For reliable social data the ONS is pretty good although finding exactly what you want can be a bit of chore but with the new data.gov.uk website this is only going to get better.
But at some point you need to combine all this information on a map. The UK and Ireland are fairly unique here in having a service that produces fantastically accurate and useful maps but the down side of this is that for most applications today this level of detail is rarely necessary but and the process is mind bogglingly expensive. The impact has been that I could find perfectly adequate maps of almost anywhere in the world to model my data but for a long time really struggled to find an affordable compromise in the UK.

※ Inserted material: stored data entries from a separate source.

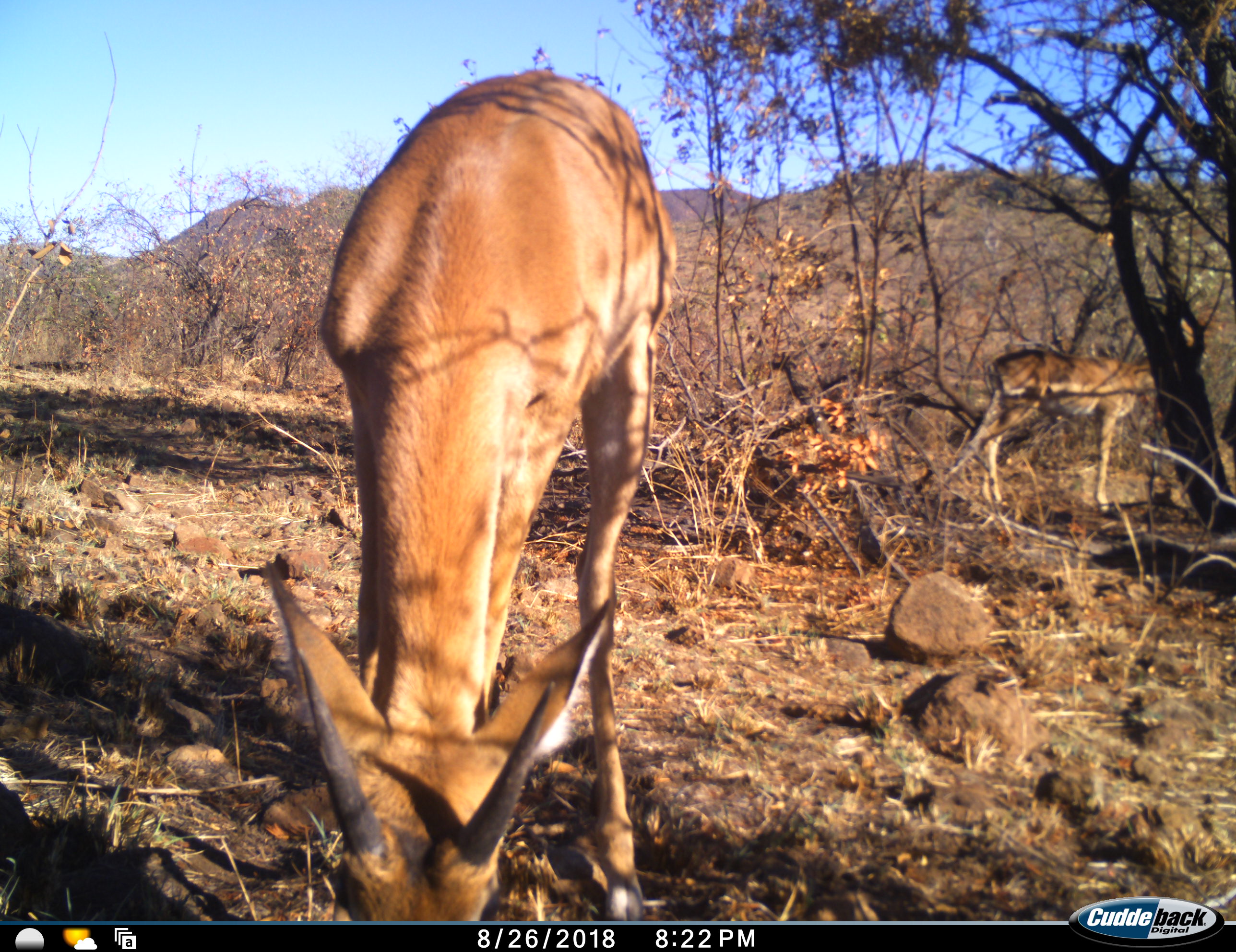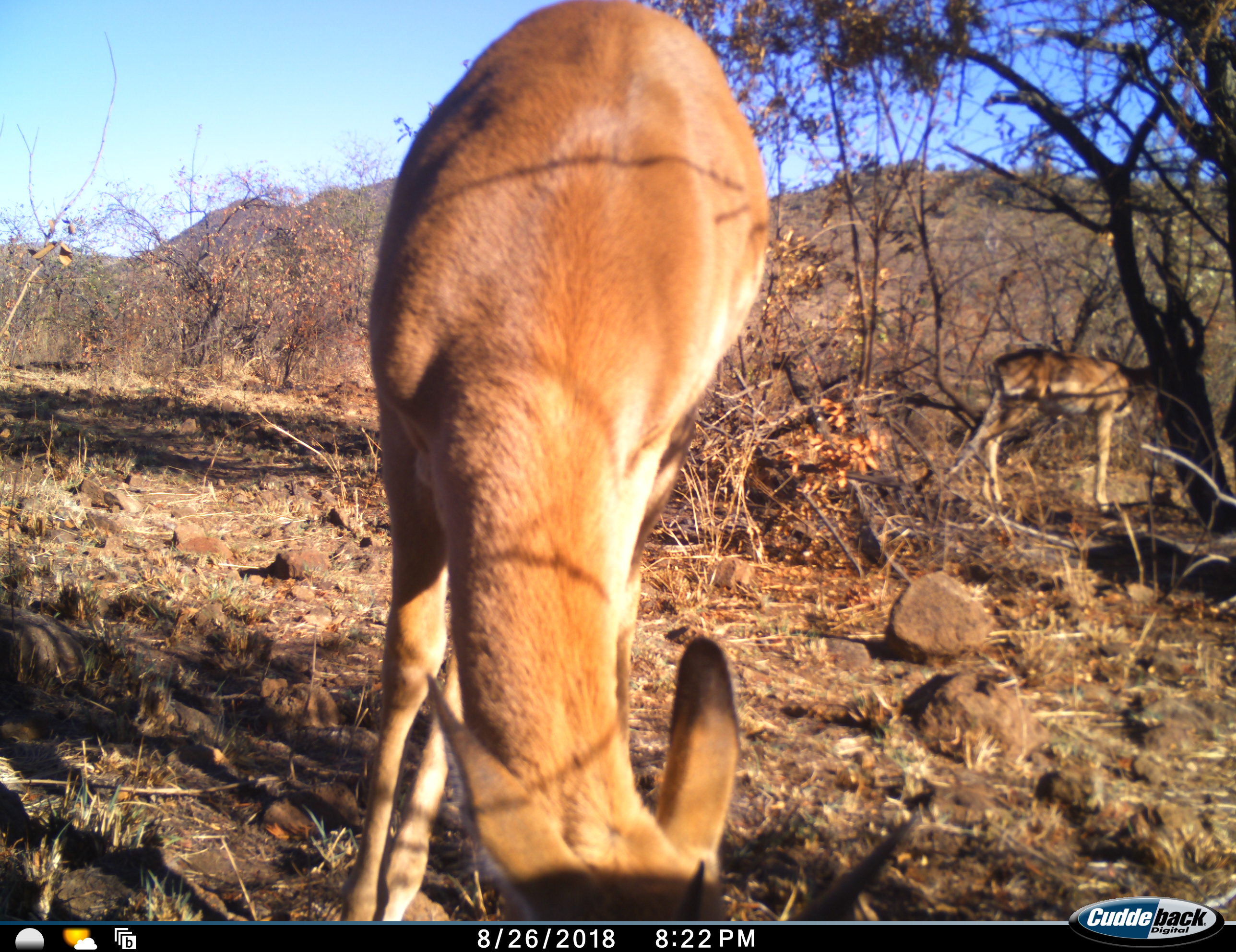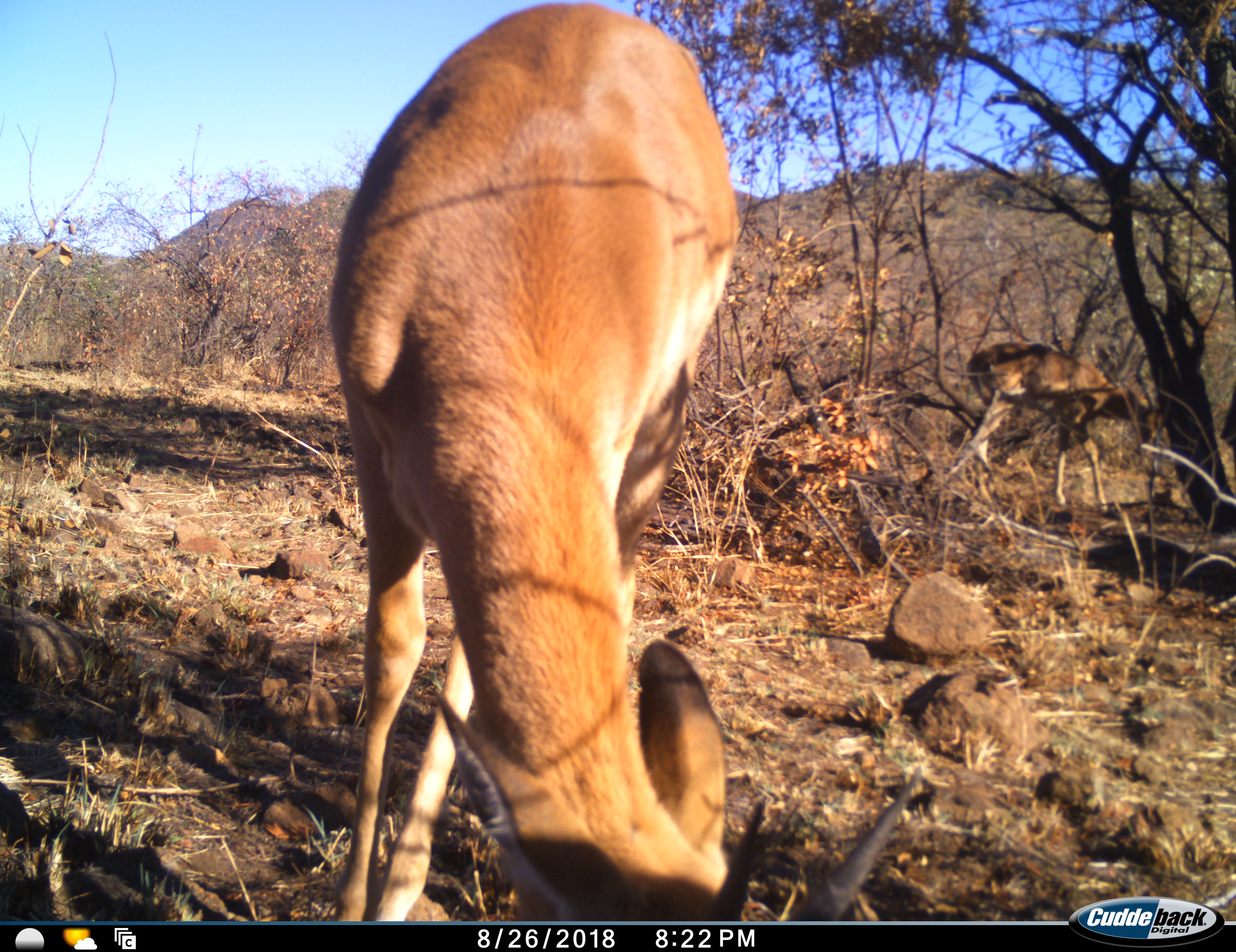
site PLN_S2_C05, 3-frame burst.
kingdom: Animalia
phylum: Chordata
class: Mammalia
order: Artiodactyla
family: Bovidae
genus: Aepyceros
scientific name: Aepyceros melampus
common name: impala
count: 2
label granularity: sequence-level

I then started to use Openstreetmap – an opensource/creative commons mapping project which has through leaps and bounds got better and better. With the entire world held in a database on my machine I’m able to produce perfectly reasonable maps for most of the work I do – except in the most important areas I need to understand – rural areas. Openstreetmap relies on the goodwill of its supporters to trace using GPS the areas it maps – fewer people live in rural areas so naturally less of it is mapped well.
Its felt like the OS have fought to retain their right to charge very large sums to anyone wanting access to their data, regardless of the use and need, so it was with a sense of cynicism I decided to take a peek at the Ordinance Survey’s Opendata website launched last week – the place the OS have released some of their map information to the public.
There is only one word which really captured what I found:
WOW!!
There are geo-coded maps of various scales in glorious detail and superb quality ready to be loaded straight into my GIS tools.
There is a variety of GIS files which provide any number of other locational resources including parliamentary constituency boundaries, councils, the lot.
And there is a file which says where each and every postcode is
So like a child in a sweetshop I delved in, downloading all the files which I’d wanted for so long but had to cobble together from secondary sources – now I had them in the original form from the most respected map makers in the world.
But then a problem – one of the files, the one I really wanted containing postcode data, didn’t download. So I dropped the OS a line expecting an automated reply in a day or two, leading to some perfunctory reply in a few days to say it was really my fault and to try again.
How wrong – within a few minutes I got an apologetic mail from Jamie, one of their developers on their help desk, asking a few sensible questions and we exchanged a few more emails before his shift finished, when I got a new thread from Dr Paul who picked the problem up until it was fixed. It seems a bit of test data in their Goliath system had refused to be flushed from a cache somewhere which given the scale of their launch is a pretty minor problem.
The launch of the data is absolutely fantastic – their support during the launch is something else!
Hats off to the Ordinance Survey – I’m off to do some mapping!